BEGIN Data provided

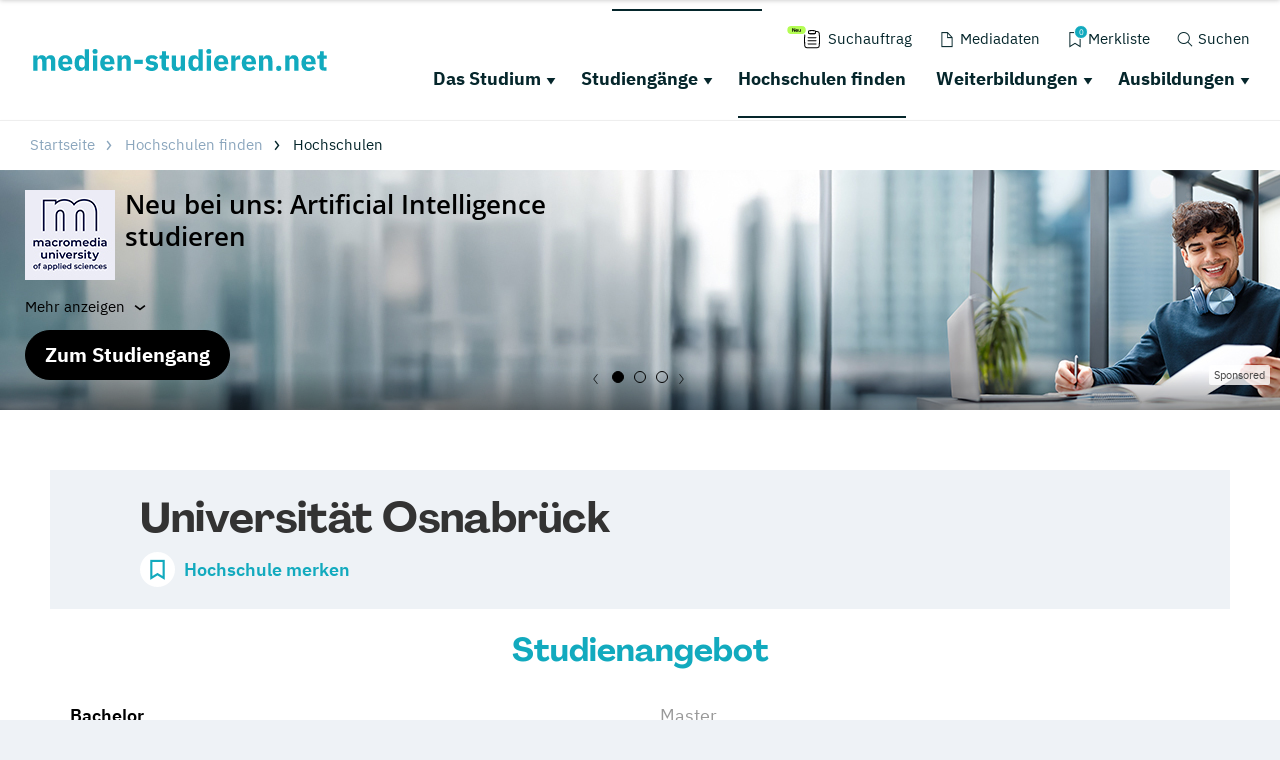

--- FILE ---
content_type: image/svg+xml
request_url: https://www.medien-studieren.net/fileadmin/user_upload/suchauftrag/suchauftrag-icon.svg
body_size: 1352
content:
<svg width="29" height="20" viewBox="0 0 29 20" fill="none" xmlns="http://www.w3.org/2000/svg">
<path d="M18.4356 5.03125C18.4069 4.51948 18.7889 4.09166 19.3005 4.06021C19.8087 4.02897 20.5342 4 21.4771 4C22.42 4 23.1456 4.02898 23.6539 4.06022C24.1655 4.09166 24.5475 4.51949 24.5188 5.03128C24.5021 5.32949 24.4795 5.60548 24.4571 5.8384C24.4158 6.27003 24.0896 6.60701 23.6577 6.64522C23.1882 6.68675 22.4745 6.72727 21.4771 6.72727C20.4798 6.72727 19.7661 6.68675 19.2967 6.64522C18.8647 6.60702 18.5386 6.27005 18.4972 5.83844C18.4749 5.6055 18.4523 5.32949 18.4356 5.03125Z" stroke="black" stroke-width="0.9" stroke-linejoin="round"/>
<path d="M18.4628 4.74659C18.4398 4.83681 18.4356 5.0311 18.4356 5.0311C18.4356 5.0311 18.475 5.60535 18.4973 5.83829C18.5387 6.26991 18.8648 6.60687 19.2967 6.64507C19.7662 6.6866 20.4798 6.72712 21.4771 6.72712C22.4745 6.72712 23.1882 6.6866 23.6578 6.64507C24.0897 6.60686 24.4158 6.26989 24.4572 5.83825C24.4795 5.60533 24.5021 5.32934 24.5189 5.03113C24.5244 4.93241 24.5147 4.83681 24.4917 4.74658C25.1543 4.77681 25.7115 4.81419 26.1632 4.85112C27.034 4.9223 27.7025 5.58611 27.7732 6.45698C27.8619 7.54809 27.9545 9.29661 27.9545 11.8407C27.9545 14.3849 27.8619 16.1334 27.7732 17.2245C27.7025 18.0954 27.034 18.7592 26.1632 18.8304C25.1412 18.9139 23.5792 18.9998 21.4773 18.9998C19.3753 18.9998 17.8133 18.9139 16.7914 18.8304C15.9205 18.7592 15.2521 18.0954 15.1813 17.2245C15.0926 16.1334 15 14.3849 15 11.8407C15.0068 9.29665 15.0964 8.59109 15.1813 7.5" stroke="black" stroke-width="0.9" stroke-linejoin="round"/>
<path d="M18.0684 12.8633H24.8865" stroke="black" stroke-width="0.9" stroke-linecap="round"/>
<path d="M18.0684 15.5913H24.8865" stroke="black" stroke-width="0.9" stroke-linecap="round"/>
<path d="M18.0684 10.1367H24.8865" stroke="black" stroke-width="0.9" stroke-linecap="round"/>
<rect width="16" height="7" rx="3.5" fill="#B4FD54"/>
<path d="M6.79414 5H6.1625L4.92793 2.85283V5H4.33936V1.97715H5.00176L6.20557 4.0874V1.97715H6.79414V5ZM9.25098 4.34375C9.23594 4.47637 9.16689 4.61104 9.04385 4.74775C8.85244 4.96514 8.58447 5.07383 8.23994 5.07383C7.95557 5.07383 7.70469 4.98223 7.4873 4.79902C7.26992 4.61582 7.16123 4.31777 7.16123 3.90488C7.16123 3.51797 7.25898 3.22129 7.45449 3.01484C7.65137 2.8084 7.90635 2.70518 8.21943 2.70518C8.40537 2.70518 8.57285 2.74004 8.72187 2.80977C8.8709 2.87949 8.99395 2.98955 9.09102 3.13994C9.17852 3.27256 9.23525 3.42637 9.26123 3.60137C9.27627 3.70391 9.28242 3.85156 9.27969 4.04434H7.7498C7.75801 4.26855 7.82842 4.42578 7.96104 4.51602C8.0417 4.57207 8.13877 4.6001 8.25225 4.6001C8.37256 4.6001 8.47031 4.56592 8.54551 4.49756C8.58652 4.46064 8.62275 4.40938 8.6542 4.34375H9.25098ZM8.67266 3.65879C8.66309 3.5043 8.61592 3.3874 8.53115 3.30811C8.44775 3.22744 8.34385 3.18711 8.21943 3.18711C8.08408 3.18711 7.97881 3.22949 7.90361 3.31426C7.82979 3.39902 7.7833 3.51387 7.76416 3.65879H8.67266ZM11.109 4.68418C11.1035 4.69102 11.0898 4.71152 11.068 4.7457C11.0461 4.77988 11.0201 4.80996 10.99 4.83594C10.8984 4.91797 10.8096 4.97402 10.7234 5.0041C10.6387 5.03418 10.5389 5.04922 10.424 5.04922C10.0932 5.04922 9.87031 4.93027 9.75547 4.69238C9.69121 4.56113 9.65908 4.36768 9.65908 4.11201V2.76465H10.2579V4.11201C10.2579 4.23916 10.2729 4.33486 10.303 4.39912C10.3563 4.5126 10.4609 4.56934 10.6168 4.56934C10.8164 4.56934 10.9531 4.48867 11.027 4.32734C11.0652 4.23984 11.0844 4.12432 11.0844 3.98076V2.76465H11.6771V5H11.109V4.68418Z" fill="black"/>
</svg>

END Data provided

Task to complete:
Make a word-for-word copy of the records above, excluding all pictures.

Result of this exercise:
--- FILE ---
content_type: image/svg+xml
request_url: https://www.medien-studieren.net/fileadmin/user_upload/suchauftrag/suchauftrag-icon.svg
body_size: 1352
content:
<svg width="29" height="20" viewBox="0 0 29 20" fill="none" xmlns="http://www.w3.org/2000/svg">
<path d="M18.4356 5.03125C18.4069 4.51948 18.7889 4.09166 19.3005 4.06021C19.8087 4.02897 20.5342 4 21.4771 4C22.42 4 23.1456 4.02898 23.6539 4.06022C24.1655 4.09166 24.5475 4.51949 24.5188 5.03128C24.5021 5.32949 24.4795 5.60548 24.4571 5.8384C24.4158 6.27003 24.0896 6.60701 23.6577 6.64522C23.1882 6.68675 22.4745 6.72727 21.4771 6.72727C20.4798 6.72727 19.7661 6.68675 19.2967 6.64522C18.8647 6.60702 18.5386 6.27005 18.4972 5.83844C18.4749 5.6055 18.4523 5.32949 18.4356 5.03125Z" stroke="black" stroke-width="0.9" stroke-linejoin="round"/>
<path d="M18.4628 4.74659C18.4398 4.83681 18.4356 5.0311 18.4356 5.0311C18.4356 5.0311 18.475 5.60535 18.4973 5.83829C18.5387 6.26991 18.8648 6.60687 19.2967 6.64507C19.7662 6.6866 20.4798 6.72712 21.4771 6.72712C22.4745 6.72712 23.1882 6.6866 23.6578 6.64507C24.0897 6.60686 24.4158 6.26989 24.4572 5.83825C24.4795 5.60533 24.5021 5.32934 24.5189 5.03113C24.5244 4.93241 24.5147 4.83681 24.4917 4.74658C25.1543 4.77681 25.7115 4.81419 26.1632 4.85112C27.034 4.9223 27.7025 5.58611 27.7732 6.45698C27.8619 7.54809 27.9545 9.29661 27.9545 11.8407C27.9545 14.3849 27.8619 16.1334 27.7732 17.2245C27.7025 18.0954 27.034 18.7592 26.1632 18.8304C25.1412 18.9139 23.5792 18.9998 21.4773 18.9998C19.3753 18.9998 17.8133 18.9139 16.7914 18.8304C15.9205 18.7592 15.2521 18.0954 15.1813 17.2245C15.0926 16.1334 15 14.3849 15 11.8407C15.0068 9.29665 15.0964 8.59109 15.1813 7.5" stroke="black" stroke-width="0.9" stroke-linejoin="round"/>
<path d="M18.0684 12.8633H24.8865" stroke="black" stroke-width="0.9" stroke-linecap="round"/>
<path d="M18.0684 15.5913H24.8865" stroke="black" stroke-width="0.9" stroke-linecap="round"/>
<path d="M18.0684 10.1367H24.8865" stroke="black" stroke-width="0.9" stroke-linecap="round"/>
<rect width="16" height="7" rx="3.5" fill="#B4FD54"/>
<path d="M6.79414 5H6.1625L4.92793 2.85283V5H4.33936V1.97715H5.00176L6.20557 4.0874V1.97715H6.79414V5ZM9.25098 4.34375C9.23594 4.47637 9.16689 4.61104 9.04385 4.74775C8.85244 4.96514 8.58447 5.07383 8.23994 5.07383C7.95557 5.07383 7.70469 4.98223 7.4873 4.79902C7.26992 4.61582 7.16123 4.31777 7.16123 3.90488C7.16123 3.51797 7.25898 3.22129 7.45449 3.01484C7.65137 2.8084 7.90635 2.70518 8.21943 2.70518C8.40537 2.70518 8.57285 2.74004 8.72187 2.80977C8.8709 2.87949 8.99395 2.98955 9.09102 3.13994C9.17852 3.27256 9.23525 3.42637 9.26123 3.60137C9.27627 3.70391 9.28242 3.85156 9.27969 4.04434H7.7498C7.75801 4.26855 7.82842 4.42578 7.96104 4.51602C8.0417 4.57207 8.13877 4.6001 8.25225 4.6001C8.37256 4.6001 8.47031 4.56592 8.54551 4.49756C8.58652 4.46064 8.62275 4.40938 8.6542 4.34375H9.25098ZM8.67266 3.65879C8.66309 3.5043 8.61592 3.3874 8.53115 3.30811C8.44775 3.22744 8.34385 3.18711 8.21943 3.18711C8.08408 3.18711 7.97881 3.22949 7.90361 3.31426C7.82979 3.39902 7.7833 3.51387 7.76416 3.65879H8.67266ZM11.109 4.68418C11.1035 4.69102 11.0898 4.71152 11.068 4.7457C11.0461 4.77988 11.0201 4.80996 10.99 4.83594C10.8984 4.91797 10.8096 4.97402 10.7234 5.0041C10.6387 5.03418 10.5389 5.04922 10.424 5.04922C10.0932 5.04922 9.87031 4.93027 9.75547 4.69238C9.69121 4.56113 9.65908 4.36768 9.65908 4.11201V2.76465H10.2579V4.11201C10.2579 4.23916 10.2729 4.33486 10.303 4.39912C10.3563 4.5126 10.4609 4.56934 10.6168 4.56934C10.8164 4.56934 10.9531 4.48867 11.027 4.32734C11.0652 4.23984 11.0844 4.12432 11.0844 3.98076V2.76465H11.6771V5H11.109V4.68418Z" fill="black"/>
</svg>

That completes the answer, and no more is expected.